こちら葛飾区水元公園前通信680

 会社を退職しました。
 とはいっても、まあ、フリーになったとはいえ、今の会社で引き続きバイトをしている。なんなんだよ、と言われそうだけれど、まあ、そうですね。グリーン電力の仕事に未練がないわけじゃないし。かといって、そこに100%というわけでもないし。とまあ、そういうことで、じゃあどうするんだっていうと、フリーライターとフリー編集者とフリーの日本酒営業代行というのをやっていくという。まあ、それぞれの仕事が固まるのに時間がかかるし、その間は、バイトです。いや、グリーン電力はそれなりに化ける可能性もあるので、ずっとやりたいのだけれども、まあ、どうなることやら。
 とまあ、そんな状態です。とりあえず、「資源環境対策」の連載しか、仕事、ないです。

 などと言いつつ、デジタルメディア研究所の忘年会などに参加し、まあ、飲んでたわけです。いろいろと、収穫もあったし。まあ、それはそれとして、ですね。
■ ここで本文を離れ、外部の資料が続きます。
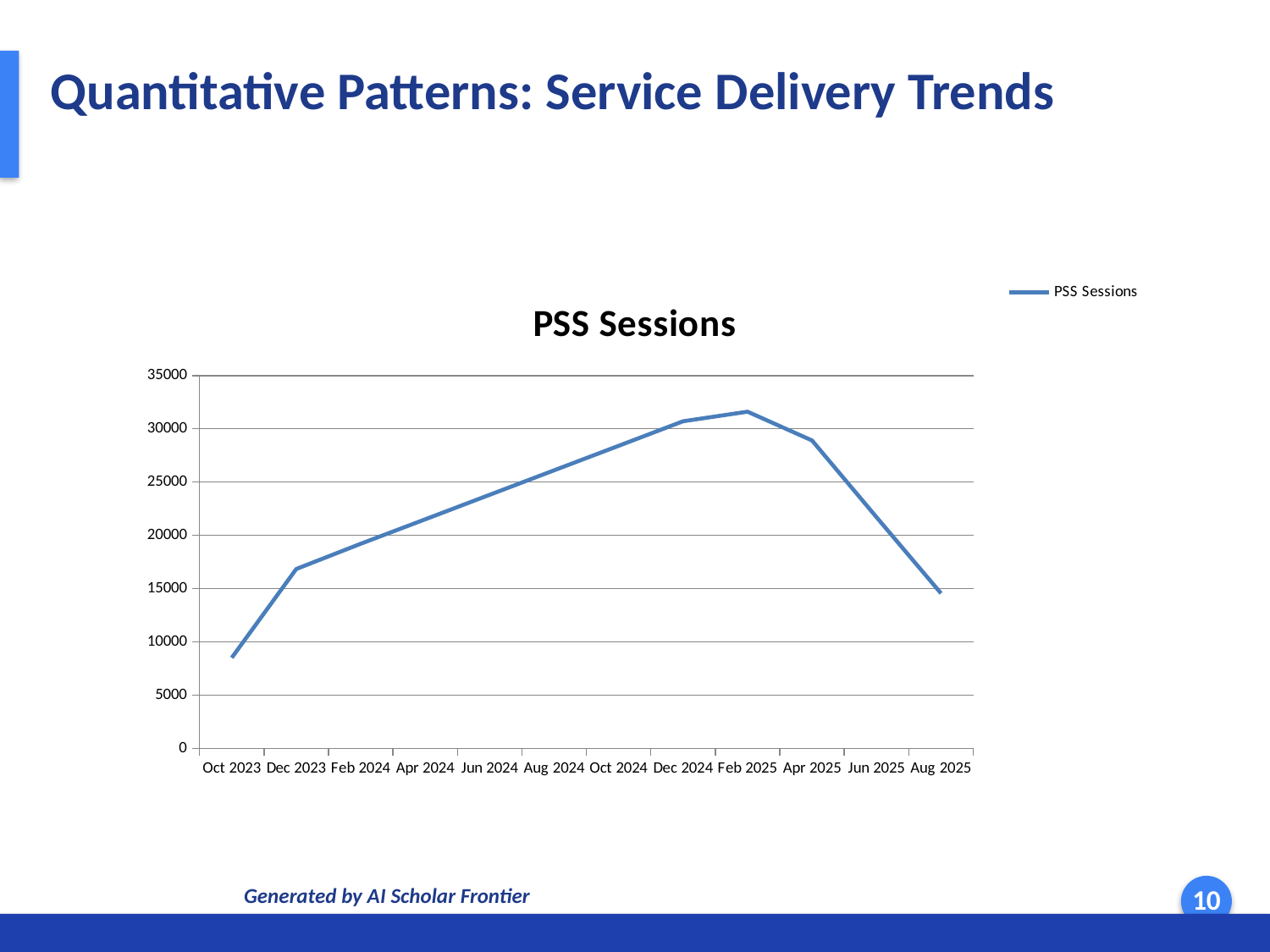
What kind of chart is shown on the slide? Line chart Which has the larger value, Feb 2025 or Apr 2025? Feb 2025 How many series does the legend list? 1 Is the value for Aug 2025 greater or less than 20000? less How many month labels are shown along the x axis? 12 Is the value for Apr 2025 greater or less than 30000? less How do PSS Sessions change from Feb 2025 to Aug 2025? They fall Is the value for Oct 2023 greater or less than 10000? less In which month are PSS Sessions lowest? Oct 2023 What is the title of the chart? PSS Sessions In which month do PSS Sessions reach their highest value? Feb 2025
 そんなわけで、帰りの電車の中で、桂文我の「落語「通」入門」(集英社新書)なんぞを読んでしまいました。おもしろかったです。落語の元祖っていうと、三笑亭可楽って思っていたのだけれど、もっと遡れるっていうことも知りました。三遊亭円生が50過ぎてようやく評価されるという話なんかを聞くと、まだまだだよなおれも、とか思ったりします。
 ところで、文我というと、やはり「えほん寄席」。何かというと、朝の7時30分からNHK教育で「テレビ絵本」という番組をやっていて、これはけっこう好きなのだけれど、そのコンテンツにときどき「えほん寄席」というのがあって、落語を5分で演じてくれる。しかも、絵本のノリで。これの監修が文我だったりするのです。そんなわけで、ちょっと親近感を持ったりしていたのでした。

 近藤ようこの「兄、帰る」(小学館)は、すごく感じるところがありました。ひさびさの新作なんですけれど。近藤については、以前、インタビューをしたことがあって、「次の作品は失踪するんです」ということまでは聴いていたのですけれども、兄だけじゃなかったというのは、ちょっとやられました。
 兄は失踪するわけで、その足跡を追って、妹や婚約者が訪ねていくという話なんですけれど、結局のところ、いろいろ苦労したところで、でもそれは本人が選んだとすれば、それで認めなきゃいけないだろう、っていう、そういう話なんです。つまり、どのように生きるのかは自分で「プライド」を持って選んでいるので、それに対する同情は余計なお世話、というか、同情するより生き方を認めてくれないと、息苦しいという。
 そうかもしれません。何だか、ぼく自身も、そういう生き方しかできないんだよっていう、そんな意味もこめて、なんですけど。

 ジャン・エシュノーズの「ピアノ・ソロ」(集英社)は、笑えました。エシュノーズは、嫌いな作家じゃない、というか好きなんですけど。ただ、乗れないときもある(例えば「チェロキー」)という。
 今回は、浮気性の間抜けなピアニストが天国に行くという、そういうすばらしい話で、まあ、そのノリが好きです。

 ジャン・フィリップ=トゥーサンの「逃げる」(集英社)はどうかっていうと、こっちはもっと好きな作家。今回は上海に逃げていて、そこでかつての恋人の父親の死を知って、フランスに戻るんだけれど、まあ、そこで、結局は逃げられないことを悟ってしまうという。そのやるせなさが、好きです。

 それにしても思うのだけれど、「低俗霊Daydream」の場合、どうして主人公はいちいち女王様のかっこをしなきゃいけないのか、その必然性がないというところがすごいですね。
 おかげで、毛の生えていない女性が出てくる夢を見てしまいました。